At Wells of Hope School, Uganda, we facilitate children’s visits to their parents in prison. During these visits, the children’s teachers and our social workers accompany the children on visits to their parents. While inside the prison, the teachers and social workers are able to discuss the children’s academic performance and discipline with the parents and the children seated together. We have observed over the years that the children are more relaxed, lively, and interested in their studies after these visits. Facilitating prison visits in this style is helping the children to achieve academic and social success.
Schools can help children with incarcerated parents by encouraging and facilitating ongoing contact between children and incarcerated parents through regular prison visitations, letter writing, and other forms of communication. Schools can inform children and their caregivers about prison visit times and can facilitate the visits and accompany the children and their caregivers during the prison visits.
Children with an incarcerated parent are more likely to exhibit tardiness, absenteeism, and poor grades. Teachers can collaborate with others to help children attend class and offer them the support they need to better their grades.
In some parts of Uganda, children with incarcerated parents are being used to work as scarecrows to guard crops against birds and animals during class time; thus, they miss class and eventually drop out. We believe that schools can work in liaison with caregivers and the local authorities, especially in upcountry or under-privileged areas, to ensure the children attend school.
The children often face other difficulties, such as malnutrition and hunger, which affects their health, classroom attendance, and academic performance. Teachers can provide a link to organizations or groups that can provide food to these children, so that they can attend class and get good grades.
Teachers can advocate for these children and educate their peers on ways to deal with the peculiar needs of children who have an incarcerated parent. Teachers can establish themselves as caring adults in whom the children can confide, and they can offer to mentor these children. Schools can designate a staff member to act as a contact person with whom both the children and their caregivers can talk about any issue related to their imprisoned parents and any challenges and successes they are experiencing at school.
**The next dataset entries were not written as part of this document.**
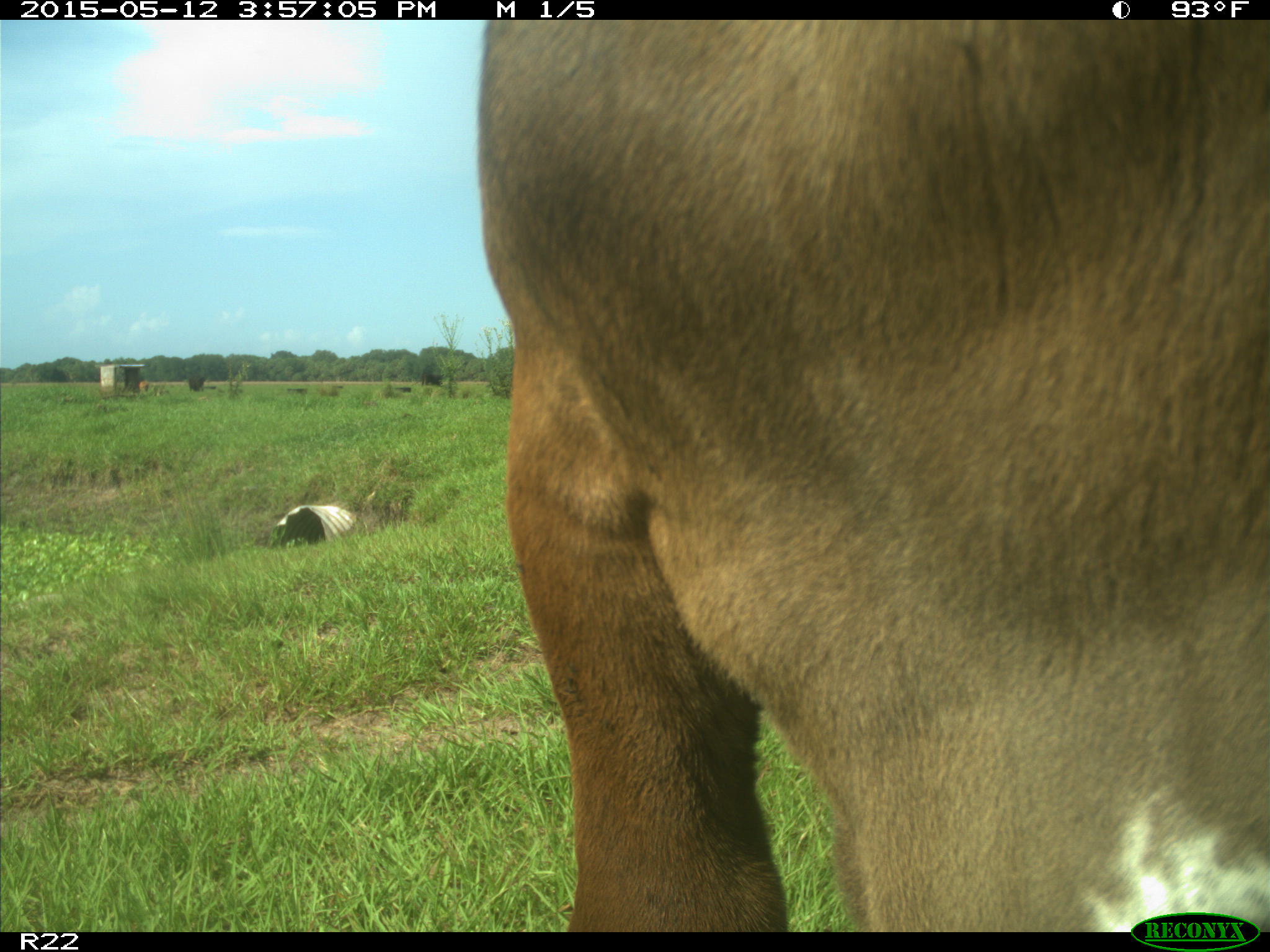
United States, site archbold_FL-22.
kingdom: Animalia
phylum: Chordata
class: Mammalia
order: Artiodactyla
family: Bovidae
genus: Bos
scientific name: Bos taurus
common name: domestic cow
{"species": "Bos taurus (domestic cow)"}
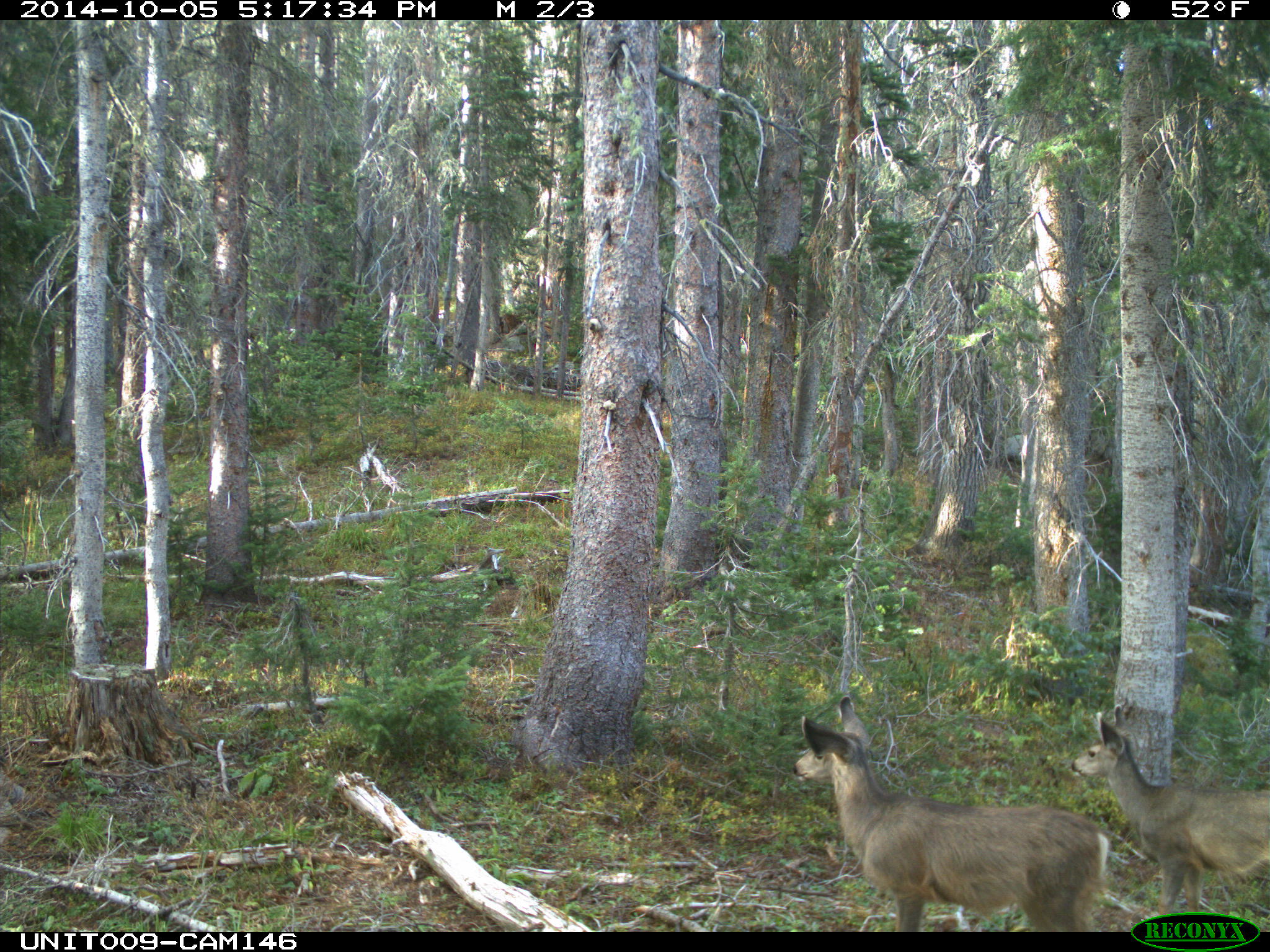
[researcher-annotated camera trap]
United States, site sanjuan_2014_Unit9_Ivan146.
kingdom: Animalia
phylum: Chordata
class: Mammalia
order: Artiodactyla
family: Cervidae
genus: Odocoileus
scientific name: Odocoileus hemionus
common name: mule deer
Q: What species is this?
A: Odocoileus hemionus (mule deer).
A child with an incarcerated parent is affected differently at each stage of the parent's incarceration, and thus needs different kinds of support at each stage. Schools can play a major role in helping these children at every stage of the parent’s imprisonment, from the time of arrest, through pre-trial to sentencing, during imprisonment, and after imprisonment.
Teacher training schools should include the skills and knowledge in their curriculum and trainings that equip teachers to offer holistic and comprehensive support to children affected by parental incarceration. Research should be done to help establish appropriate policies and methods for handling these children in the school system.
Schools stand at the center of all stakeholders who can help children affected by parental incarceration; these include parents in prison, the caregivers, the community, the prison, social support agencies, and the government. Working with all the stakeholders is important to build collaborative efforts to establish holistic interventions that improve the chances of children affected by parental imprisonment to survive and thrive.